It's a familiar scene to many — a long day has crawled to a close, the lights are off and the promise of a solid nights' sleep is steadily slipping away thanks to insomnia. Here enters neurosis: weighing our "to do" lists against the day's accomplishments, thinking about which relationships are going well in our lives or which have worsened, ruminating over issues that've purposely or subconsciously gone unsolved — it's all fair game for your brain in the limbo before sleep overtakes us.
The bad news is that, as a whole, we're sleeping less. And sorry to say it, but as we age, the National Sleep Foundation says we actually need less sleep. Yet needing less sleep and not being able to sleep are two different things, and there's even a term for the phenomenon of consecutively missing out on sleep — sleep debt.
Of course, it's not entirely surprising many people have difficulty shutting off considering we're constantly connected. According to a recent study from Bank of America, 71% of Americans aged 18 and up who participated in a poll said they sleep in close proximity to their mobile device. More specifically, 55% of survey responders said they keep their mobile device on the nightstand at night, while 13% said they slept with their phone on the bed and 3% confessed they fall asleep clutching their phone.
Here's the good news: music can help.
According to Sleep.org, a publication powered by the National Sleep Foundation, music can help people of all ages quiet the body and mind at bedtime.
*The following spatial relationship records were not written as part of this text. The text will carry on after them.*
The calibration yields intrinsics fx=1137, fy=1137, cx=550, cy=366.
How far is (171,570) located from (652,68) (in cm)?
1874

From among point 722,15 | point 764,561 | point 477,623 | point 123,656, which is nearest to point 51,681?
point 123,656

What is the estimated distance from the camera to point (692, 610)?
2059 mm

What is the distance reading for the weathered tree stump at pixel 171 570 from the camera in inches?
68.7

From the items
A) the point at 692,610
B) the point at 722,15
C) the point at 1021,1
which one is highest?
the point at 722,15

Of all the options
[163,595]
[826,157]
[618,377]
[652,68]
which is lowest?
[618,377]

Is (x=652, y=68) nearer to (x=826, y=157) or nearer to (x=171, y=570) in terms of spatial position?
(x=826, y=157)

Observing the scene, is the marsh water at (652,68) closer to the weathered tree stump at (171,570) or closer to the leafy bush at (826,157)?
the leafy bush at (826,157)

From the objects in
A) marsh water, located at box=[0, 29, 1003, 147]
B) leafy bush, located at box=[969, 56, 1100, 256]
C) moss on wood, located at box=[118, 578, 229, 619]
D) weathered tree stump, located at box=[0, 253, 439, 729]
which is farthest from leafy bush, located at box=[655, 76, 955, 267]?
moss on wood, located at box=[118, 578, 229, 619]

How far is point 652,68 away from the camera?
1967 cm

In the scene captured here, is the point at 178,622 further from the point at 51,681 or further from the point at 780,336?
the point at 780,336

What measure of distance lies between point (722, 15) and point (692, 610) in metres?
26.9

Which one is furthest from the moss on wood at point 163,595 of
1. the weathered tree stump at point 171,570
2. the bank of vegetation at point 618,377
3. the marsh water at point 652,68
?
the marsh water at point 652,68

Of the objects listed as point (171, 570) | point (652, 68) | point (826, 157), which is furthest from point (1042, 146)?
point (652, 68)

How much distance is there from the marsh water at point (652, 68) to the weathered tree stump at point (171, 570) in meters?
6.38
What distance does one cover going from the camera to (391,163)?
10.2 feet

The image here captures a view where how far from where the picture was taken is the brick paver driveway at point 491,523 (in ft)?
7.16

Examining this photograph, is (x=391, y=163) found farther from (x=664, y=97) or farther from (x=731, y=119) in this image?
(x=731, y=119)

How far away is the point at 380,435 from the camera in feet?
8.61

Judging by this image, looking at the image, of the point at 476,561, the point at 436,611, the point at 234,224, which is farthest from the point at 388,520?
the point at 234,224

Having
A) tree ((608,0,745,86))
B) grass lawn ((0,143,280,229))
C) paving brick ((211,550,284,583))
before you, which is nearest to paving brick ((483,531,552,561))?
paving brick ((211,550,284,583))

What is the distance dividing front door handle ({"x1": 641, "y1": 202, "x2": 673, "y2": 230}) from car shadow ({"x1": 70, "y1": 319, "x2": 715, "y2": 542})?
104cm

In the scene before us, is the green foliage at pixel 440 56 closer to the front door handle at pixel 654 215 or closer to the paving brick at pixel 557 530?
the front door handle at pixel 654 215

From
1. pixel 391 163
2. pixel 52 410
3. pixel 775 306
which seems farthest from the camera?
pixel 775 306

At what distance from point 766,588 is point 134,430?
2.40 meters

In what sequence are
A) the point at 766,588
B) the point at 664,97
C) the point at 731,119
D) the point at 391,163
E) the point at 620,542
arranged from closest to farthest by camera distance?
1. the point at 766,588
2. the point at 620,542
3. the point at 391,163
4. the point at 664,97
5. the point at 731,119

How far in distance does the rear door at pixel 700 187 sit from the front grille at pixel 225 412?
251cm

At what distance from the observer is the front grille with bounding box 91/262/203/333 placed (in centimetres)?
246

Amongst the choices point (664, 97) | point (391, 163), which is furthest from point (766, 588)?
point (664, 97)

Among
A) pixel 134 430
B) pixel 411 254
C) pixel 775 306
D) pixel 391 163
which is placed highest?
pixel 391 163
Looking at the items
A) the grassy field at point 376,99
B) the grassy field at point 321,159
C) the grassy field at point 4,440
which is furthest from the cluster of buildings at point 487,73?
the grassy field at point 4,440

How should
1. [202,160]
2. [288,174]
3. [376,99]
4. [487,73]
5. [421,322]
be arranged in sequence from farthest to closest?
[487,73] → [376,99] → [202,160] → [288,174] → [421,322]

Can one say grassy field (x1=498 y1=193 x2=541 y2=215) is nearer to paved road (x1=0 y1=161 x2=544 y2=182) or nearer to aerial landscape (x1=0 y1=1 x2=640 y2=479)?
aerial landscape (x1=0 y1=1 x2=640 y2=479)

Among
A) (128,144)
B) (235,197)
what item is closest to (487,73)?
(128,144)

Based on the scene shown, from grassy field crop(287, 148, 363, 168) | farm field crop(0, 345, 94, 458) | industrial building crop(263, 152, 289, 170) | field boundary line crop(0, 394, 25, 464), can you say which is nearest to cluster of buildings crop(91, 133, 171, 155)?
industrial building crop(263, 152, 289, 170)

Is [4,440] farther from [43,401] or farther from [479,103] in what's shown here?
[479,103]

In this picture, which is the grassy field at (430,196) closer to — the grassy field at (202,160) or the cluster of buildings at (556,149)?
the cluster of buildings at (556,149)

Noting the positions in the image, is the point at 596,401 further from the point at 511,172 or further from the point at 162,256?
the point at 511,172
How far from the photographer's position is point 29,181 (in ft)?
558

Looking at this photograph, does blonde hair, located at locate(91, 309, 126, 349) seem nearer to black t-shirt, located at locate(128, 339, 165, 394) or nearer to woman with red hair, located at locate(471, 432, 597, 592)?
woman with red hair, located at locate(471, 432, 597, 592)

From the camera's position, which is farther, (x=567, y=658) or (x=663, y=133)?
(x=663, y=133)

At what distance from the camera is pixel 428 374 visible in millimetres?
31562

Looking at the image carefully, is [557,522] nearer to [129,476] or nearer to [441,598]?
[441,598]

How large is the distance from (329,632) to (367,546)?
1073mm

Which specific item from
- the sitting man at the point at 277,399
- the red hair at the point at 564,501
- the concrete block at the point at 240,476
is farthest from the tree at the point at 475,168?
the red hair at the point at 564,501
"It turns out that bedtime listening can even help people with sleep disorders by boosting sleep quality and quantity," Sleep.org reports. "The benefits may not happen overnight—it can take as many as three weeks to see improvement—but listening to music pays off. Putting on some tunes can help you fall asleep faster, wake up less during the night, and feel more rested in the morning."
Music streaming service Spotify offers a number of curated playlists, which roll together ambient-sounding cuts and tracks with relatively low beat per minute counts (Ed Sheeran is reportedly a safe bet to soundtrack sleep).
Others, such as British composer Max Richter, have even tackled songwriting with the expressed purpose of creating a sleep aid. On Aug. 8, Richter published a track called "Dream 13" to YouTube. According to the track's description, the cut belongs to Sleep, an effort the composer has described as "an eight-hour lullaby."
"While the reasons why music can help you sleep better aren't clear, it may have to do with the relaxing effect that a good song can have, or the fact that music may trigger feel-good chemicals in the brain," reports Sleep.org. "Music can have real physical affects, too, by lowering your heart rate and slowing your breathing."